* Teks untuk Analisis:
○ ○ ○ ○ ○
Pengetahuan futuristik yang dihasilkan oleh lembaga pendidikan perlu disokong oleh regulasi yang mendukung, baik dari pemerintah daerah maupun desa. Kolaborasi antara pemerintah, akademisi, dan sektor swasta—yang masing-masing memiliki kompetensi inti—jika dipadukan dengan baik, akan menghasilkan kekuatan baru untuk mengejar ketertinggalan.

Pemerintah adalah aktor paling bertanggung jawab dalam pembangunan kemandirian masyarakat karena berkaitan langsung dengan kesejahteraan. Tugasnya adalah menetapkan arah pembangunan sesuai potensi lokal dan menciptakan ekosistem ekonomi berbasis masyarakat.

Namun, sebelum itu, pemerintah daerah dan desa harus menyelesaikan pekerjaan rumahnya sendiri, seperti memberantas korupsi, menegakkan hukum, dan memastikan keadilan sosial. Ini adalah bagian tak terpisahkan dari ekosistem kepercayaan dan relasi kesejahteraan masyarakat.

Dunia pendidikan juga memikul tanggung jawab besar dalam peningkatan kualitas SDM dan daya saing. Pendidikan seharusnya mencetak insan mandiri dengan kualitas, etos kerja, dan pengetahuan berbasis sains dan teknologi yang mampu mengelola sumber daya lokal secara optimal.
○ ○ ○ ○ ○
* Data yang Dikaji:

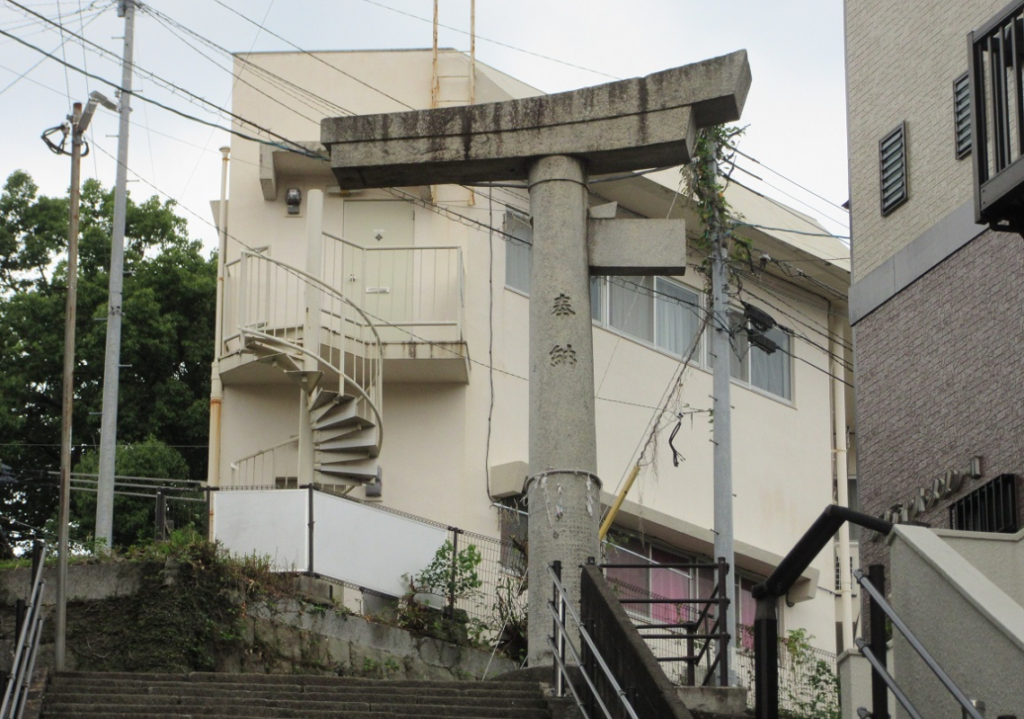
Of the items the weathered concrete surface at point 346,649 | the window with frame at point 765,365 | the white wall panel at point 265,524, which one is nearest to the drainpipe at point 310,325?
the white wall panel at point 265,524

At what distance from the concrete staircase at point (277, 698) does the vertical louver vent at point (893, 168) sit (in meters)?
5.72

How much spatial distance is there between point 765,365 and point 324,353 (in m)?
8.28

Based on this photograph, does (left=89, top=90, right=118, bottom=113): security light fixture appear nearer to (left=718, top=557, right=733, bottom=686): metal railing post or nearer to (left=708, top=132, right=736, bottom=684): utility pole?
(left=708, top=132, right=736, bottom=684): utility pole

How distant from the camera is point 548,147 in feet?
43.6

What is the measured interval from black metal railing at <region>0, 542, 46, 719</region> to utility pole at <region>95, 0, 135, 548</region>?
6685 millimetres

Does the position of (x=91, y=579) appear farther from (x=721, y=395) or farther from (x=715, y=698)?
(x=721, y=395)

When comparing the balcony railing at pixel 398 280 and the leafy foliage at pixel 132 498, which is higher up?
the balcony railing at pixel 398 280

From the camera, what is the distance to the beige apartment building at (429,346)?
2014cm

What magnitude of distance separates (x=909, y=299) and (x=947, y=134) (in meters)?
1.40

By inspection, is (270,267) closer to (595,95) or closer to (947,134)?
(595,95)

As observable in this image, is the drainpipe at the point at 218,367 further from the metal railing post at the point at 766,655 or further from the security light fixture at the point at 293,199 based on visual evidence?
the metal railing post at the point at 766,655

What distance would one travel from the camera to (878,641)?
7445 millimetres

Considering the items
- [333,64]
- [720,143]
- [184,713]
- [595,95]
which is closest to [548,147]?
[595,95]

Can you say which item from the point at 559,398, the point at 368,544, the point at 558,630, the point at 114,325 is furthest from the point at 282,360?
the point at 558,630
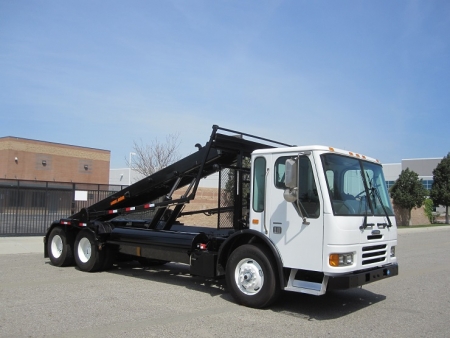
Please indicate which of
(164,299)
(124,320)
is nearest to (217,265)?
(164,299)

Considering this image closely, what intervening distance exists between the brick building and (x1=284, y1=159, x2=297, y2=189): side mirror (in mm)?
49273

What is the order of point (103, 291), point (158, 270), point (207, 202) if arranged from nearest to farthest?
point (103, 291) → point (207, 202) → point (158, 270)

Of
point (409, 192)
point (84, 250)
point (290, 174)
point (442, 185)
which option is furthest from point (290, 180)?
point (442, 185)

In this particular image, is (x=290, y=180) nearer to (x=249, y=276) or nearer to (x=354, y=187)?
(x=354, y=187)

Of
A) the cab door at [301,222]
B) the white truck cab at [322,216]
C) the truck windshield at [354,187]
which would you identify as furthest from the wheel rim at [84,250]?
the truck windshield at [354,187]

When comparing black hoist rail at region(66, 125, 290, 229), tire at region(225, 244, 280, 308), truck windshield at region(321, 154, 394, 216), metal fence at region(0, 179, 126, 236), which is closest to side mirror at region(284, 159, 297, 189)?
truck windshield at region(321, 154, 394, 216)

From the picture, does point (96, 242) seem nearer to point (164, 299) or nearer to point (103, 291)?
point (103, 291)

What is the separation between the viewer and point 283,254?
6910 mm

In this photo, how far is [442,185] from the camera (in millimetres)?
43250

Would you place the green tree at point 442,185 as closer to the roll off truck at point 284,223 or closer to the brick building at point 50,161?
the brick building at point 50,161

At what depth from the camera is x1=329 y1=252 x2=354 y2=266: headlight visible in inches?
253

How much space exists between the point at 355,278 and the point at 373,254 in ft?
2.51

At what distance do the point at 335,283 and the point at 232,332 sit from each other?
1618 mm

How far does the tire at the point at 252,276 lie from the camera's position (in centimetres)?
693
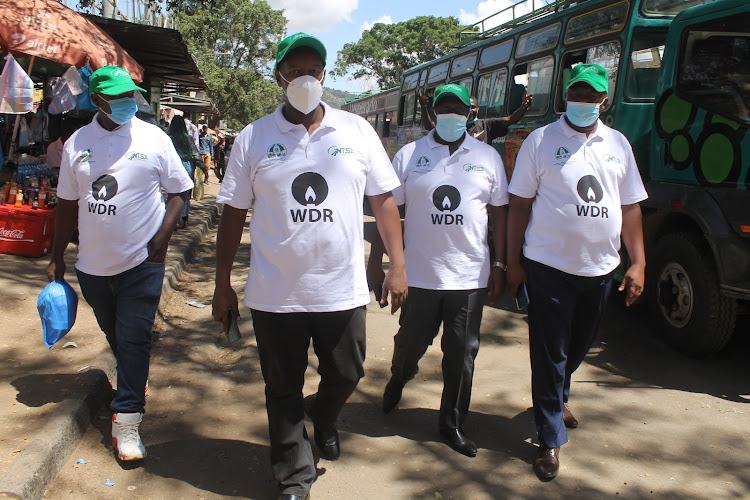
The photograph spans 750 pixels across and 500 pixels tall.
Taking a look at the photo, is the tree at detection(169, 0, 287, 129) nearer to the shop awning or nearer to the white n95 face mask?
the shop awning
○ ○ ○ ○ ○
* Petunjuk Latihan:
- a) Tentukan apakah setiap pernyataan berikut sesuai dengan teks tentang pembangunan kemandirian masyarakat: (i) pemerintah disebut sebagai aktor paling bertanggung jawab dalam pembangunan kemandirian masyarakat; (ii) regulasi pendukung hanya diharapkan dari pemerintah pusat; (iii) dunia pendidikan tidak memikul tanggung jawab dalam peningkatan kualitas SDM. Jawab ya atau tidak, lalu kutip kata-kata penentu dari teks.
- b) Tulis kembali bagian teks tentang pembangunan kemandirian masyarakat, mulai dari "Pengetahuan futuristik yang" sampai dengan "ekonomi berbasis masyarakat.". Tukar "akademisi" dengan "perguruan tinggi".

* Penyelesaian Latihan:
- a)
(i) Ya: "Pemerintah adalah aktor paling bertanggung jawab dalam pembangunan kemandirian masyarakat"
(ii) Tidak: "baik dari pemerintah daerah maupun desa"
(iii) Tidak: "Dunia pendidikan juga memikul tanggung jawab besar dalam peningkatan kualitas SDM dan daya saing"

- b)
Pengetahuan futuristik yang dihasilkan oleh lembaga pendidikan perlu disokong oleh regulasi yang mendukung, baik dari pemerintah daerah maupun desa. Kolaborasi antara pemerintah, perguruan tinggi, dan sektor swasta—yang masing-masing memiliki kompetensi inti—jika dipadukan dengan baik, akan menghasilkan kekuatan baru untuk mengejar ketertinggalan.

Pemerintah adalah aktor paling bertanggung jawab dalam pembangunan kemandirian masyarakat karena berkaitan langsung dengan kesejahteraan. Tugasnya adalah menetapkan arah pembangunan sesuai potensi lokal dan menciptakan ekosistem ekonomi berbasis masyarakat.